TASK REQUIREMENTS: Reproduce each line, exactly, from the one containing "For road lane" through the end of the material. Exclude pictures.

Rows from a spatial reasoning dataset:
####################
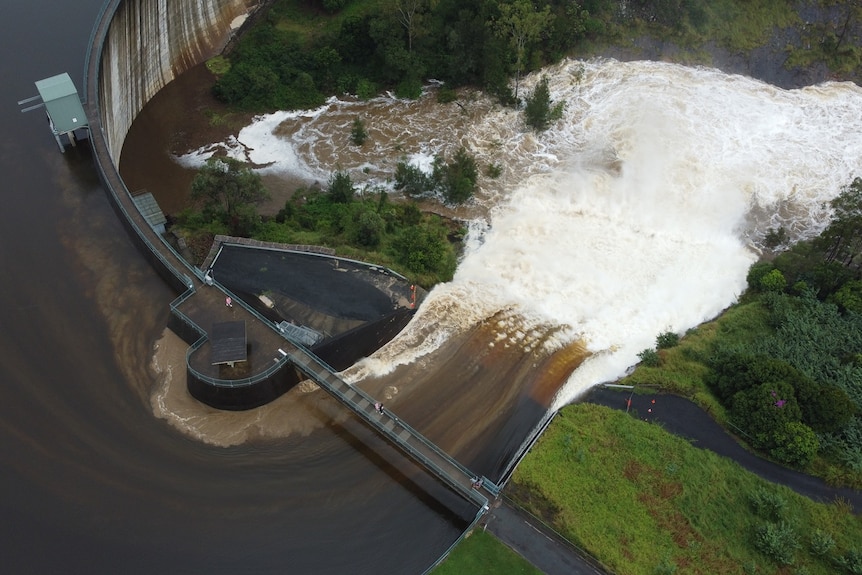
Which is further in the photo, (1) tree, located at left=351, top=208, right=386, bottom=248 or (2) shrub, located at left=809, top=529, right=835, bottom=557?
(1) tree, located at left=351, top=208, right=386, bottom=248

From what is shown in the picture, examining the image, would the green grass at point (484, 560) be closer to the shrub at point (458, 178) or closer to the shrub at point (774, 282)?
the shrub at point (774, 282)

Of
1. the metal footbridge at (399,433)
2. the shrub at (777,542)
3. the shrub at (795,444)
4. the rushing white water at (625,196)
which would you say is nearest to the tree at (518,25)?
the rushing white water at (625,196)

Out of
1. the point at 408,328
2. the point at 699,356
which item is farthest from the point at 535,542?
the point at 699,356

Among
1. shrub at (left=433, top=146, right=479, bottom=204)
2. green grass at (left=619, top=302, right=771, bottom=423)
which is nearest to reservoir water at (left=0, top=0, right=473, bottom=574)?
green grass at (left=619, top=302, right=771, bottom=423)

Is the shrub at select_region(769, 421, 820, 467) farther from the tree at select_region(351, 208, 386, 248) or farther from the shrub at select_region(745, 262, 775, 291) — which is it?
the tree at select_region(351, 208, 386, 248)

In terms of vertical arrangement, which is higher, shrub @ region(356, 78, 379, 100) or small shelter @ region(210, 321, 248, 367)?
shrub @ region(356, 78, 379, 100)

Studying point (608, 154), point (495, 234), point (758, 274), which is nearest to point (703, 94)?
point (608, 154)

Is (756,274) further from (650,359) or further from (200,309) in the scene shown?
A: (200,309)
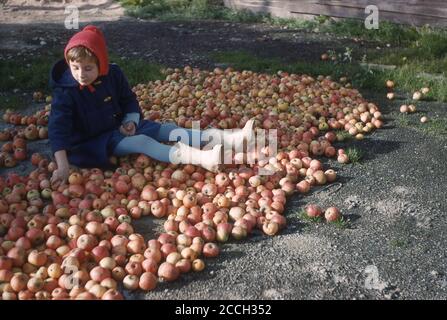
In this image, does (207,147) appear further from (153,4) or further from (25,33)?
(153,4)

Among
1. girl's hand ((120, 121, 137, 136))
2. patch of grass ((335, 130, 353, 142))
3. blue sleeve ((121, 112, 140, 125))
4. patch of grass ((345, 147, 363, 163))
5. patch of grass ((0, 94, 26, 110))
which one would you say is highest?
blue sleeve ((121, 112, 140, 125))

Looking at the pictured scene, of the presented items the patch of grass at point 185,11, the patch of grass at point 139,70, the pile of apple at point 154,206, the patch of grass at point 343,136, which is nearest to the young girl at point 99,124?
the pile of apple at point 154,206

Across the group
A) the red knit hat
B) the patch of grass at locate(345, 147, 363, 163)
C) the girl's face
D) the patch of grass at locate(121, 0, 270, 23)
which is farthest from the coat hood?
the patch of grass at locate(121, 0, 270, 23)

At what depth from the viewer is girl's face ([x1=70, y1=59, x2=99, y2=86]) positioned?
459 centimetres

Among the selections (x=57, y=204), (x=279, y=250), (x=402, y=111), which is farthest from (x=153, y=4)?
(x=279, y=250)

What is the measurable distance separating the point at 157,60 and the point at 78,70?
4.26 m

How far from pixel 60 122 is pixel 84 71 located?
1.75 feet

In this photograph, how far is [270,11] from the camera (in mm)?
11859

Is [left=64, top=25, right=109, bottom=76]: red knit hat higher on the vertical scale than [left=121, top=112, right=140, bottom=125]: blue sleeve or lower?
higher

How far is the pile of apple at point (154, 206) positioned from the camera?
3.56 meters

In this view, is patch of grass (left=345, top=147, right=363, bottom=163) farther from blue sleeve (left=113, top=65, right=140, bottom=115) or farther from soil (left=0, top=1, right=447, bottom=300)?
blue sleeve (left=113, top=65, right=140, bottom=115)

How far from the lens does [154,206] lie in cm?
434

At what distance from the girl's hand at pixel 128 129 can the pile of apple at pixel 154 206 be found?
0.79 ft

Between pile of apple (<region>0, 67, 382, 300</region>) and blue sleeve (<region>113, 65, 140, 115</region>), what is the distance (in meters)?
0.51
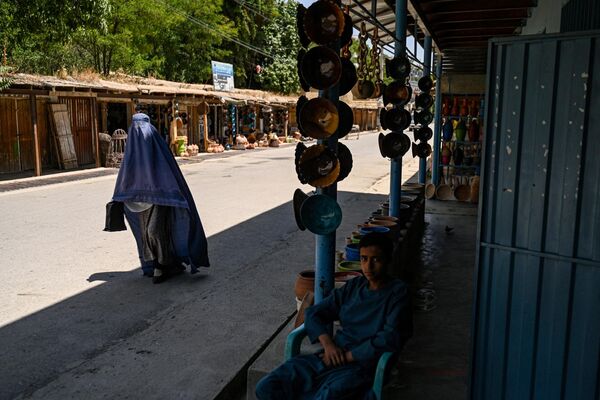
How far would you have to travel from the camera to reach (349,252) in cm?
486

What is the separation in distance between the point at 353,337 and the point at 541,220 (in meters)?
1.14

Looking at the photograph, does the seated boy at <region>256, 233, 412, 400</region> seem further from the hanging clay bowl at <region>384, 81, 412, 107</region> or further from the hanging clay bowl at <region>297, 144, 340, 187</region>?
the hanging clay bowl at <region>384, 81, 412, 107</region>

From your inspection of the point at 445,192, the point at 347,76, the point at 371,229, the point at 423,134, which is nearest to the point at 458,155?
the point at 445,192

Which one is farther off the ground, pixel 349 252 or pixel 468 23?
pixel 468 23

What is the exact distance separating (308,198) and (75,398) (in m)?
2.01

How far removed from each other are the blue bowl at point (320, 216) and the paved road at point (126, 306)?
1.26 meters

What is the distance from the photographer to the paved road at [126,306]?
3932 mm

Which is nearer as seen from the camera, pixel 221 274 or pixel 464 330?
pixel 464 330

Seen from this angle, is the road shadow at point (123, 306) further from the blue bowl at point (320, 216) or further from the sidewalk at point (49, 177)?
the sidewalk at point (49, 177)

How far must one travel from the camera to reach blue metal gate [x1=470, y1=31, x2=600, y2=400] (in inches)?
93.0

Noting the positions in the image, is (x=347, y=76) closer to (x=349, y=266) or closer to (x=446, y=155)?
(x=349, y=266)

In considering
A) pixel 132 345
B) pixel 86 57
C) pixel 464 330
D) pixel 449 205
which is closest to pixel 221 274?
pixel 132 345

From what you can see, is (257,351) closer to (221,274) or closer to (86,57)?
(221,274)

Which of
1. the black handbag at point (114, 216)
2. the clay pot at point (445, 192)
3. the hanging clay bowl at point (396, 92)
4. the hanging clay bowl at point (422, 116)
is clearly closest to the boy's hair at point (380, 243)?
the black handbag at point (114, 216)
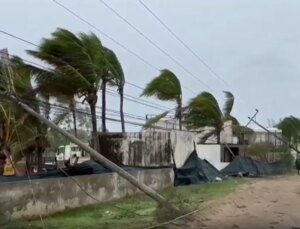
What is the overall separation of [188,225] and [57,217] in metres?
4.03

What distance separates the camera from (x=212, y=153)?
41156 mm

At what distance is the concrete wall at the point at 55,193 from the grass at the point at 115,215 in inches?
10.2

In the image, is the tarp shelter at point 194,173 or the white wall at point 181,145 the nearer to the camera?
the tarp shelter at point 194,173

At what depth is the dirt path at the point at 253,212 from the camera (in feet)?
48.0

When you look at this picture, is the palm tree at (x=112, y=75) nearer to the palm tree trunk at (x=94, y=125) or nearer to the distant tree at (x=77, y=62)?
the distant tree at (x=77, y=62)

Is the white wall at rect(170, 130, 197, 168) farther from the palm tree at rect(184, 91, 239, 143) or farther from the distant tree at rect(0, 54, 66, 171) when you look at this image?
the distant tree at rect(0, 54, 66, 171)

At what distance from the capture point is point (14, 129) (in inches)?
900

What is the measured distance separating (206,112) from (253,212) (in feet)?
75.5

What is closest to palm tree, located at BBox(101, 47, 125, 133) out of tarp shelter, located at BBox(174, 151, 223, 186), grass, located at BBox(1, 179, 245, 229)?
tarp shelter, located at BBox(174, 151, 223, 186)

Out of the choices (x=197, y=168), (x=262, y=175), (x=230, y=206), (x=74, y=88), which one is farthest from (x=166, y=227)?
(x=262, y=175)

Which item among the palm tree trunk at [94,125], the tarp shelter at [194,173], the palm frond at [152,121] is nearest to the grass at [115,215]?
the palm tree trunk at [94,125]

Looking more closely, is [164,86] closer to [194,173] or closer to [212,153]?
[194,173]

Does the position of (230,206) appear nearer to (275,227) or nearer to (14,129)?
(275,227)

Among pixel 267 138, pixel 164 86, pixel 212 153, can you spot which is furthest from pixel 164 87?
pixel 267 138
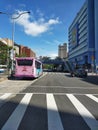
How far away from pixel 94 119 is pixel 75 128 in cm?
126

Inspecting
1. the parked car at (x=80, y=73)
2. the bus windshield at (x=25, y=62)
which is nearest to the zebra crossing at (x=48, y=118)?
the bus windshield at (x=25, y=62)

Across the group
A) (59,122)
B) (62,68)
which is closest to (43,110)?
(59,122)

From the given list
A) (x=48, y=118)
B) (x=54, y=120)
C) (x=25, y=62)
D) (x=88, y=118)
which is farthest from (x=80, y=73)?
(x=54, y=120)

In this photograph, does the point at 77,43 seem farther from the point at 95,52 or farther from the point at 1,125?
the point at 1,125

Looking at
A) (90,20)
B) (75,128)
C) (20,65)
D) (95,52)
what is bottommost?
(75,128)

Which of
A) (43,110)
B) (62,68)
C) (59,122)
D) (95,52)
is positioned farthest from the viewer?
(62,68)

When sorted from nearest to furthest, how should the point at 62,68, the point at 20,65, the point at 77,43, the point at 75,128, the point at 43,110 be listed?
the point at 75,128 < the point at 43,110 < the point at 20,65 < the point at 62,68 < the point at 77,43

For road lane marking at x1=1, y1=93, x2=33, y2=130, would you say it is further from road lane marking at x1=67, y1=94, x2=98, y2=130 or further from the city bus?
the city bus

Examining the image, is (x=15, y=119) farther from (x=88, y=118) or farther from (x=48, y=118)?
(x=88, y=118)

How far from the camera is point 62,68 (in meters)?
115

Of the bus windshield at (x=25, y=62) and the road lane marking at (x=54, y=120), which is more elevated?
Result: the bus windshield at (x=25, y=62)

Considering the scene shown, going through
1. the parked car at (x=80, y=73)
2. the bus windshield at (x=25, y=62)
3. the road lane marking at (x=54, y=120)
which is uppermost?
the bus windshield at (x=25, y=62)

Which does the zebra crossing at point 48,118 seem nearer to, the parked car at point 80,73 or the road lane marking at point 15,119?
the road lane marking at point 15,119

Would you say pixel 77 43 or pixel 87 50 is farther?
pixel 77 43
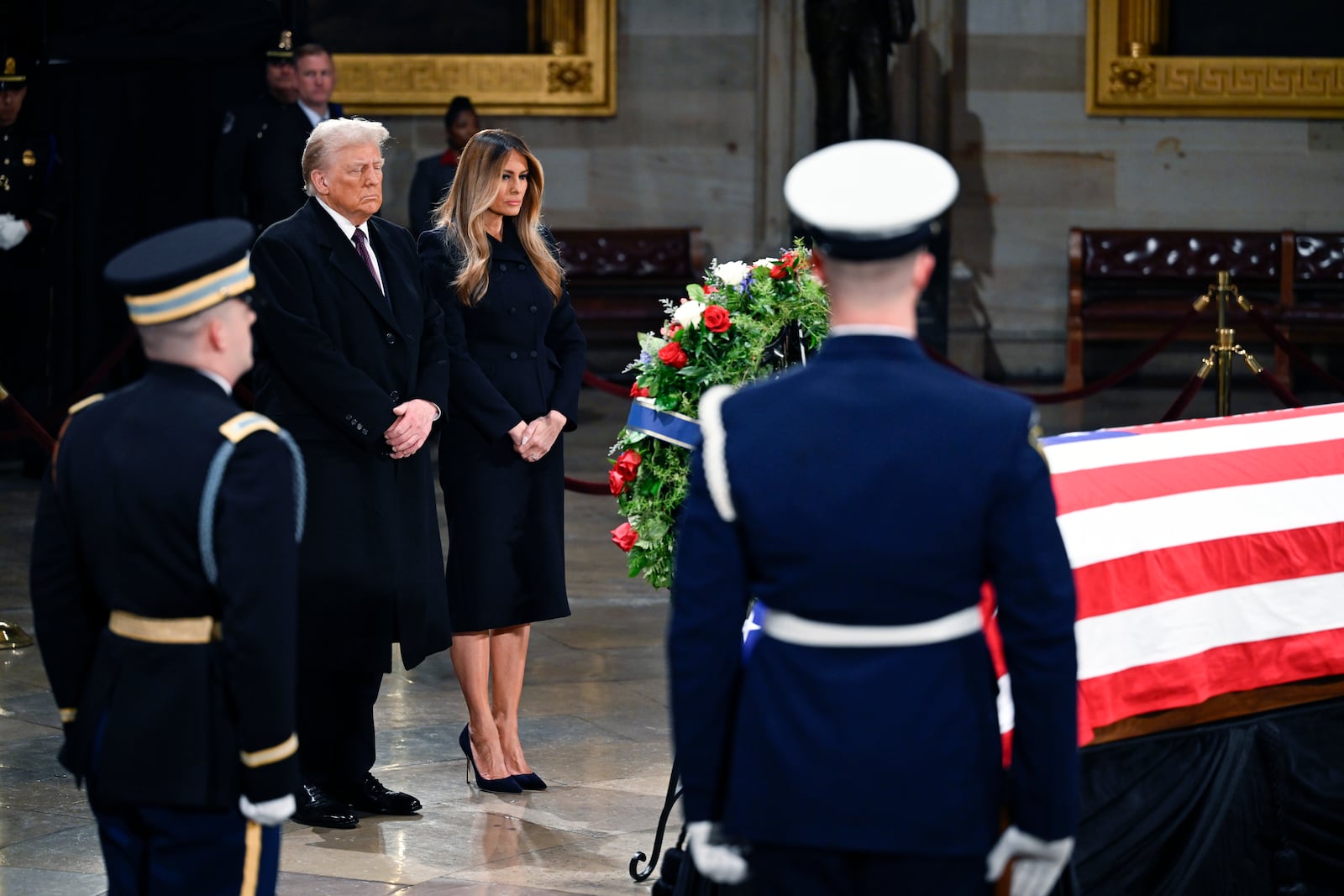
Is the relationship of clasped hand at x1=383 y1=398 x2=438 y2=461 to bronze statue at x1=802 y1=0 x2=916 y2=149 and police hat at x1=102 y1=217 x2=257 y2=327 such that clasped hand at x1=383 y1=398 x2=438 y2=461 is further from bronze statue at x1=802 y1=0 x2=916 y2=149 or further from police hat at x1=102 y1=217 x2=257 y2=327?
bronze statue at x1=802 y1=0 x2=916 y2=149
####################
ANSWER:
For road lane marking at x1=1, y1=93, x2=33, y2=130, would you say it is further from road lane marking at x1=67, y1=94, x2=98, y2=130 or further from the city bus?
the city bus

Examining the image, is (x=15, y=119) farther from (x=88, y=118) or farther from (x=48, y=118)?
(x=88, y=118)

How far from the camera is point 62,68 (in meters)?
115

Of the bus windshield at (x=25, y=62) and the road lane marking at (x=54, y=120), which is more elevated?
Result: the bus windshield at (x=25, y=62)

Considering the scene shown, going through
1. the parked car at (x=80, y=73)
2. the bus windshield at (x=25, y=62)
3. the road lane marking at (x=54, y=120)
which is uppermost?
the bus windshield at (x=25, y=62)

Which does the zebra crossing at point 48,118 seem nearer to, the parked car at point 80,73 or the road lane marking at point 15,119?
the road lane marking at point 15,119

Would you say pixel 77 43 or pixel 87 50 is farther?
pixel 77 43
Is the relationship of clasped hand at x1=383 y1=398 x2=438 y2=461 to bronze statue at x1=802 y1=0 x2=916 y2=149 and police hat at x1=102 y1=217 x2=257 y2=327 such that clasped hand at x1=383 y1=398 x2=438 y2=461 is further from bronze statue at x1=802 y1=0 x2=916 y2=149 or further from police hat at x1=102 y1=217 x2=257 y2=327?
bronze statue at x1=802 y1=0 x2=916 y2=149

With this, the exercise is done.